Bad credit has become such a common occurrence that many consumers have stopped trying to make the necessary changes to improve their circumstances. With so many product and service options for individuals with less-than-stellar credit, most assume that their financial status no longer impacts their everyday lives. Although you can still secure a loan, credit card, home, or car with bad credit, it costs you more than you realize. Continue reading to learn more.
Higher Interest Rates
Payday loans, cash advances, and credit cards for bad credit will automatically result in higher interest rates. When you have a credit score of 650 or lower, lenders and creditors label you as a high-risk borrower. That means the likelihood of you paying your debt is low. Therefore, banks, lenders, creditors, and service providers will charge you more interest. Ultimately, you could end up paying hundreds of dollars more for a loan or credit card than someone with an excellent credit score.
Some products and services require a deposit or down payment to acquire. Service providers will charge you more when you have bad credit to reduce their risk of loss. Landlords will ask tenants with less-than-stellar credit scores to pay several months of rent in advance. When securing utilities, buying a car, or even applying for insurance, you’ll be required to pay a more significant percentage to accomplish your goals.
Another downside to bad credit is low spending limits. Lenders, creditors, and service providers are in danger if they extend large sums and don’t receive a return on their investment. Therefore, you may not be able to secure the amount you need. Although you may need $1,000, you may only get approved for $500. Consequently, you’ll have to find another avenue to make up for the difference.
Bad credit also limits your options as a consumer. There will be some things that you can’t access because of your financial situation. You may find your dream home for $300,000 but can only get approved for a $150,000 mortgage. You may want a brand-new Mercedes Benz, but your credit may only qualify you to purchase a used, non-luxury vehicle.

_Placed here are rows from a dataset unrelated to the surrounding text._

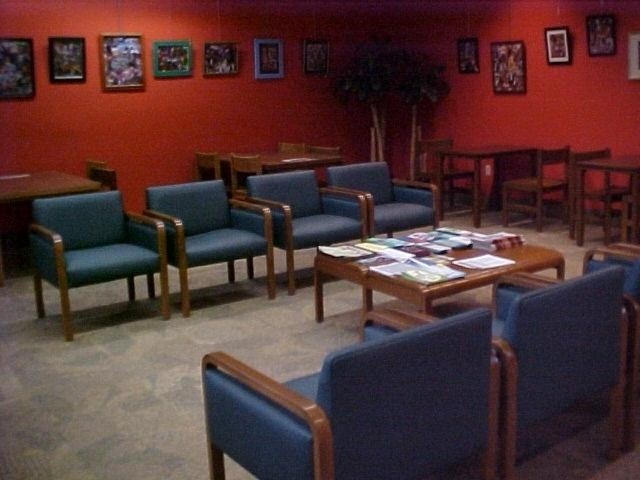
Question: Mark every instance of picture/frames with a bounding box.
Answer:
[303,39,330,75]
[48,37,85,82]
[152,39,193,78]
[254,39,285,79]
[0,38,35,98]
[202,40,240,75]
[457,13,640,95]
[99,32,146,91]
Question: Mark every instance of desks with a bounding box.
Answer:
[0,169,102,264]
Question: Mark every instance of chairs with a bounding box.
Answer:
[388,266,628,480]
[413,139,640,246]
[511,247,640,452]
[608,241,640,254]
[200,309,500,480]
[87,141,342,193]
[141,181,276,317]
[324,161,440,238]
[243,172,367,295]
[29,191,172,342]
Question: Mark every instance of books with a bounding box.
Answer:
[318,228,527,285]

Ultimately, your bad credit can cause you to settle or compromise on the things you want and need most.
Last but not least, poor credit leads to emotional distress. You’re paying more to sustain a decent quality of life, and your options are limited, causing you to settle when you desire more. Bad credit causes you to miss out on lucrative opportunities and experiences and the consequences can trickle down to your love and family life.
Improving Your Credit
Hopefully, learning the downside of living with bad credit has convinced you to make some changes. Before you file for bankruptcy, fall deeper into debt, or pay a debt relief company to improve your circumstances, give these DIY credit repair tips a try.
DIY Credit Repair Steps
- Review your Transunion, Experian, and Equifax credit reports. One of the most straightforward DIY credit repair steps is to check your credit reports. Consumers can review these reports annually for free by visiting annualcreditreport.com or using other free and affordable platforms to review and monitor their credit more frequently.

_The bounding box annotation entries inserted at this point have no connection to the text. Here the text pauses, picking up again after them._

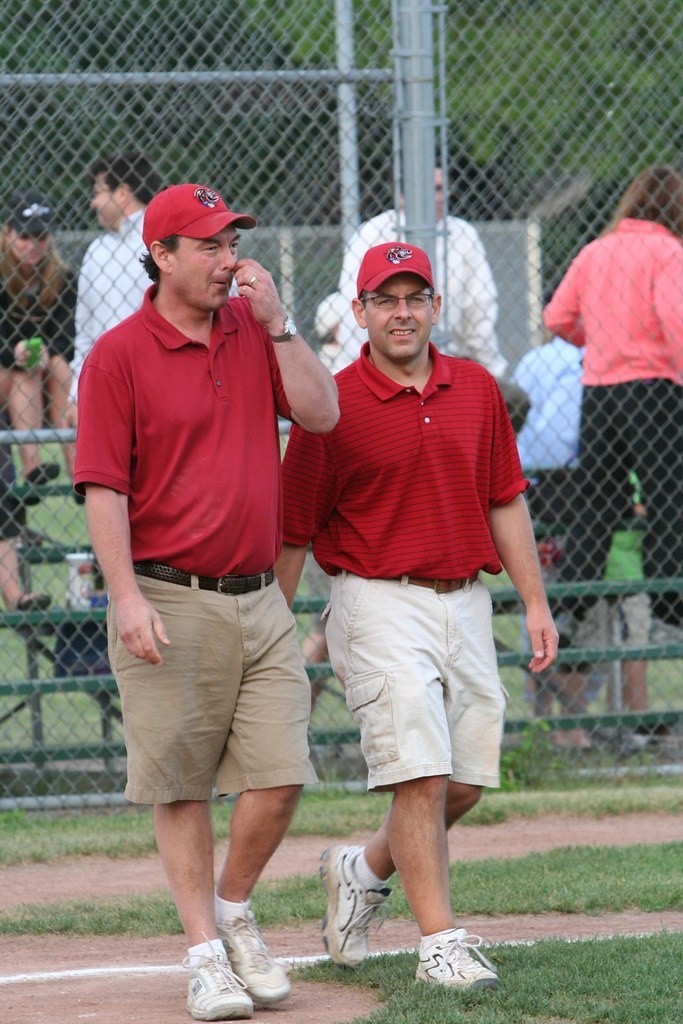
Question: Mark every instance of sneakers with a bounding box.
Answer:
[415,927,501,990]
[217,899,289,1003]
[181,930,253,1020]
[318,844,391,968]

- Address delinquent accounts. Contact the creditors or lenders to discuss your repayment options to resolve or reduce your account balances. Inquire about financial assistance programs, flexible payment plans, and incentives like lower interest rates and fees. When completing this DIY credit repair step, don’t agree to a repayment option you can’t afford. It’s better to pay $5 a month and show good faith than to commit to $100 a month and fall behind.
- Dispute inaccuracies. Are there accounts on your credit report that you don’t recognize? Perhaps you’ve already resolved the matter, but the creditor hasn’t reported the updates. Whatever the case is, you can dispute inaccurate information by filing a complaint with the credit bureau. A dispute letter requires creditors and lenders to verify your debt obligations, update payment history, or remove resolved accounts.
- Develop healthy habits. Your credit will never improve if you continue to make the same mistakes. Therefore, you should develop healthy financial practices like budgeting, saving, and debt management. Use technologies like online bank accounts, budgeting apps, and financial management courses to help you improve your relationship with money.
Bad credit is not the death sentence it once was. Consumers can still acquire everything from credit cards to mortgages with less-than-stellar credit. Be that as it may, poor credit still has a lasting impact on your quality of life. Ultimately, consumers are encouraged to use DIY credit repair tips like those listed above to get their finances in order.